En ocasión del hambre de 1786, ocasionada por las abundantísimas lluvias del año anterior que acabaron con las siembras, el obispo Alcalde compró y distribuyó el maíz que pudo encontrar, refaccionó las siembras del siguiente ciclo, estableció cocinas gratuitas en los barrios de Guadalajara e hizo cuantiosos donativos a los curatos, en especial a los de Sayula, Tepatitlán, Asientos y Fresnillo. Al hambre siguió la peste, estimulada por la desnutrición. En el segundo semestre de aquel año murieron 50 mil personas en la Nueva Galicia. El Hospital de Belén, que se hallaba en la parte más céntrica de Guadalajara –donde hoy está el Mercado Corona- no sólo resultó insuficiente, sino que se convirtió en un gravísimo foco de infección, por la acumulación inusitada de enfermos. Alcalde quiso prevenir futuros desastres y, previa la autorización real, mandó construir a sus expensas un nuevo establecimiento, en las orillas de la ciudad, útil para contener con holgura mil pacientes, aparte los servicios, un departamento para internos –entonces los religiosos betlemitas-, el templo y el camposanto. La obra se inició el 27 de febrero de 1787 y se terminó el 3 de mayo de 1794. El edificio principal tiene 6 grandes salas, de 80 metros de longitud, que parten radialmente de un solo núcleo. Ciento setenta y ocho años después, convertido en Hospital Civil, este nosocomio sigue siendo el mayor en su género en el occidente de la república (datos de 1976).

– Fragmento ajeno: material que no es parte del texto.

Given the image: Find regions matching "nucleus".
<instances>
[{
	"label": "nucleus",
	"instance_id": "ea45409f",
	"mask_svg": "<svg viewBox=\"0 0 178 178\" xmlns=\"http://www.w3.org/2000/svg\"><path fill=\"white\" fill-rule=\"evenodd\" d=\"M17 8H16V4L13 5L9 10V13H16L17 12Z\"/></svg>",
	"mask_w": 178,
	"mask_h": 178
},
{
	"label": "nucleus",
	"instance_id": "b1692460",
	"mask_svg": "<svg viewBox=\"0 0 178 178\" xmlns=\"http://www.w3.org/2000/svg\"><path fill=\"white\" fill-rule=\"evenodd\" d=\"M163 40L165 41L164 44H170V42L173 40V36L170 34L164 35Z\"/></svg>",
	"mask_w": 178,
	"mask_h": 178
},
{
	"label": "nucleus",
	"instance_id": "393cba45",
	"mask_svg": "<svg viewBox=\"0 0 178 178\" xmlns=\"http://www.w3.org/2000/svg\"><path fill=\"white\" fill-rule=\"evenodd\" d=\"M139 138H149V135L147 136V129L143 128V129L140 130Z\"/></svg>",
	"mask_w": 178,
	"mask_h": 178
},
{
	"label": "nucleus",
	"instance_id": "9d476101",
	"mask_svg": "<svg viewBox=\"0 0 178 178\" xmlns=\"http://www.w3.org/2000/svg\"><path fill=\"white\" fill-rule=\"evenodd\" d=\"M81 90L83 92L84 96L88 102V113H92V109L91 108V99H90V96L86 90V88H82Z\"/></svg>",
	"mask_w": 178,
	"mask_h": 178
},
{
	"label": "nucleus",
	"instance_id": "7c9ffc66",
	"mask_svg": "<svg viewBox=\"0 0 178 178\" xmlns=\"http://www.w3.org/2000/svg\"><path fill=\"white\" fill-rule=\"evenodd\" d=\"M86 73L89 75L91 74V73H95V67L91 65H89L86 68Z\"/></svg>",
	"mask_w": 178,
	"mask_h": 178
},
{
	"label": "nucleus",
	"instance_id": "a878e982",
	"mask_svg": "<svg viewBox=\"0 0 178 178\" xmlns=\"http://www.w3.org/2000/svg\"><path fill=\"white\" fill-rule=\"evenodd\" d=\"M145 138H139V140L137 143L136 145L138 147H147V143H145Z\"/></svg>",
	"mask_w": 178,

El señor Alcalde invirtió también el dinero de su diócesis en la compostura de calles y caminos, y en ocasión de la epidemia de viruela de 1803, destinó salas especiales para la aplicación de la vacuna –recién descubierta- en el Hospital de San Juan de Dios. Finalmente, promovió el juicio de canonización de fray Antonio Margil de Jesús mediante su Epístola supplex ad S.S. Dom. Pium VI Pontif. Max. pro Causa Beatificationis ven. servi Dei Antonii Margil, missionari apostolici Ordinis Minorum in America Septentrionali, dat. postridi Non. Januar 1790.

Fue sepultado en el santuario de Guadalupe, en la pared del presbiterio, del lado del Evangelio. Ahí se puso su estatua, arrodillado.